◆ FRAGMENTO DEL TEXTO
▬▬▬▬▬▬▬▬▬▬

La ópera prima de ficción de Carlos Azpúrua llegó a las salas de cine un año después del Caracazo. Tres décadas más tarde, aquella fecha cada vez parece más irrelevante para las generaciones que nacimos un poco antes o después. Cuestión tal vez inevitable con el paso del tiempo, o del hastío que produce el tratamiento oficial. No era así en 1990, el país apenas digería los sucesos e intentaba entender cómo cambió todo, entre balas y perniles al hombro. Las consecuencias no se veían claramente, pero el hedor de aquello que llevaba podrido tanto tiempo no podía contenerse más. Esa sensación de putrefacción está presente en lo que se produjo a nivel cultural por aquellos años. La clase media venezolana intentó intelectualizar los acontecimientos, darles algo de sentido, especialmente la que venía durante años hablando en nombre del pueblo y cuando este salió a las calles su voz estaba en otra parte. Por eso, Disparen a matar no solo es el retrato fílmico del drama que genera la violencia policial, sino también el testimonio de un momento particular en la historia nacional, el tiempo que transcurre entre el 27 de febrero de 1989 y el 4 de febrero de 1992. Si, como dice el policía Diego Castro Gil, “cualquier política necesita unos carajos que le echen bolas a las armas”, la evidencia de la podredumbre política se expresa en quienes empuñan las armas que la sostienen.
Por esos años, Azpúrua entraba en la mediana edad y era un reconocido documentalista. Había realizado Amazonas: negocio de este mundo y Yo hablo a Caracas, entre otros trabajos de no ficción que aún hoy son importantes en la historia documental venezolana. Militaba en la Causa R y el inicio de su película deja muy claro estas vinculaciones, con los logos de las gobernaciones que en aquel momento tenía esa organización y el del partido mismo. En Disparen a matar no intenta jugar al arte equilibrado sino a la denuncia descarnada, que raya en lo panfletario, pero con absoluta honestidad.
La ciudad sirve de locus principal para el relato de esta historia, porque, en cuestiones de violencia, dónde ocurren las cosas determina todo. Por eso, el filme arranca con una larga secuencia que nos muestra las ventanas de los departamentos iluminados en los grandes bloques de Caucagüita. La noche se apodera de los espacios “públicos”, la tierra de nadie, y antes de que aparezca el título, un disparo detiene el pulso de un hombre trabajador en las puertas de una de las torres; los responsables, un grupo de niños que, minutos antes, la cámara nos había enseñado jugando. Aparece así una primera cuestión, de entrada, el juego se ve interrumpido por el uso de un arma, que a su vez interrumpe definitivamente la vida de ambos.

▬▬▬▬▬▬▬▬▬▬

◆ DATOS DEL CONJUNTO
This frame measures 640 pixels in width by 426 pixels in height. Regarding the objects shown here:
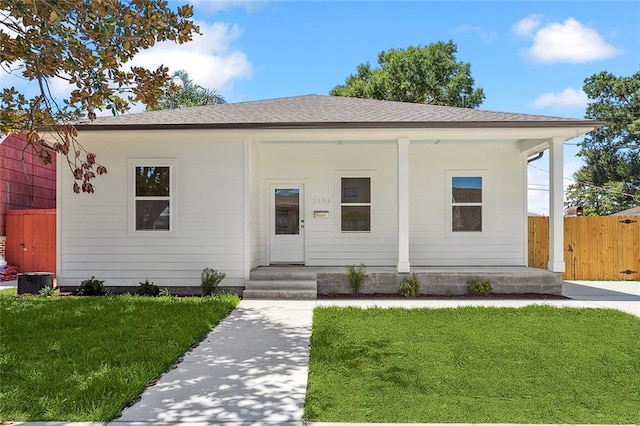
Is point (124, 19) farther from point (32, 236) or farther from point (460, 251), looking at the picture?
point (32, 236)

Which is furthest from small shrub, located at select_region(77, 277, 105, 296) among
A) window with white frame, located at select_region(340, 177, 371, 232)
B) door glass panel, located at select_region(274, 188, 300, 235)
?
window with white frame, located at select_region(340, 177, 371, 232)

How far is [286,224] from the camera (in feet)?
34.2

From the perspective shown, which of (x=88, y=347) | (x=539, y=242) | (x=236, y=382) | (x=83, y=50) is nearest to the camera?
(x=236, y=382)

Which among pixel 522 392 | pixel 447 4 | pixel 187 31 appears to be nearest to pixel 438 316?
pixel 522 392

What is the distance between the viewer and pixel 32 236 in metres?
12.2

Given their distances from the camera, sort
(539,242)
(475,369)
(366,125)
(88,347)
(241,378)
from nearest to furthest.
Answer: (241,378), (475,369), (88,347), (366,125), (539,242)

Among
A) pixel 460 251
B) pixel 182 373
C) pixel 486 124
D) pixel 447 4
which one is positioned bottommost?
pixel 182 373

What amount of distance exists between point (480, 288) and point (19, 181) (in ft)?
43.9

▬▬▬▬▬▬▬▬▬▬

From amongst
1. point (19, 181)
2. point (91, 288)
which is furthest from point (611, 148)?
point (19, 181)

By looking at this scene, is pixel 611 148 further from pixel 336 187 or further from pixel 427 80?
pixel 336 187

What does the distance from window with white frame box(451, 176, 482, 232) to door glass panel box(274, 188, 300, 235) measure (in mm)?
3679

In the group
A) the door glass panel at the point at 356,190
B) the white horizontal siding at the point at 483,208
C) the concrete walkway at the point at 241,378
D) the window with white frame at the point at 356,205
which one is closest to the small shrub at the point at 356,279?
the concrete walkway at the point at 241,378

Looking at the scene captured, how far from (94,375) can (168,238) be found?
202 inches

▬▬▬▬▬▬▬▬▬▬

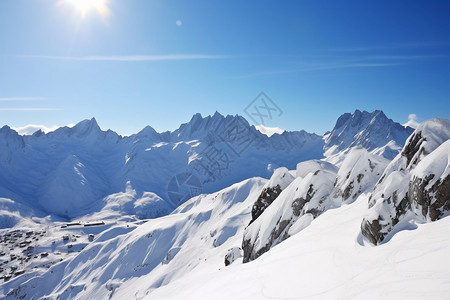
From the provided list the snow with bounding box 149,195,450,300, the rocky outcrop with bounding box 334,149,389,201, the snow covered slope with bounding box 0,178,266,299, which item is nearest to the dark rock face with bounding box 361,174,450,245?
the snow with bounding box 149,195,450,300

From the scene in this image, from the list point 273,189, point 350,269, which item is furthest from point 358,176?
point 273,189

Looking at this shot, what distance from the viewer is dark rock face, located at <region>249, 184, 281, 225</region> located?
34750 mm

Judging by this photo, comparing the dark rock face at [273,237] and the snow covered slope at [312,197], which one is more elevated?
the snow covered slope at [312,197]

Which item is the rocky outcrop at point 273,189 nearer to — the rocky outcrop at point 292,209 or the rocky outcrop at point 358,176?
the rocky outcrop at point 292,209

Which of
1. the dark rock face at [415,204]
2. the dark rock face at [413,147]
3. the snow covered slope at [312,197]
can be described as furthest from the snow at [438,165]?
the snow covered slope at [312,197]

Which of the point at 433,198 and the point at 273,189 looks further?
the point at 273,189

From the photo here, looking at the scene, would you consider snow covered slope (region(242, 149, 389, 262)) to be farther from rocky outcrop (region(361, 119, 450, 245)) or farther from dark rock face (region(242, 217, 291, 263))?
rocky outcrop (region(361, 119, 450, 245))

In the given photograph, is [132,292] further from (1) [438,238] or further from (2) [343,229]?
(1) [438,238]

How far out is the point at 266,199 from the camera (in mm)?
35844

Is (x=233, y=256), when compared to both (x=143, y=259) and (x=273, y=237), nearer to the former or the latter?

▬▬▬▬▬▬▬▬▬▬

◆ TUS INSTRUCCIONES
Contesta estas preguntas según el fragmento sobre Disparen a matar:
(a) ¿Cuánto tiempo después del Caracazo llegó la película a las salas de cine?
(b) ¿En qué partido militaba Azpúrua?
(c) ¿Dónde están los grandes bloques que muestra la larga secuencia con la que arranca el filme?
Las filas son un material aparte, sin relación con el fragmento.

◆ SOLUCIÓN DESARROLLADA
(a) Un año después.
(b) En la Causa R.
(c) En Caucagüita.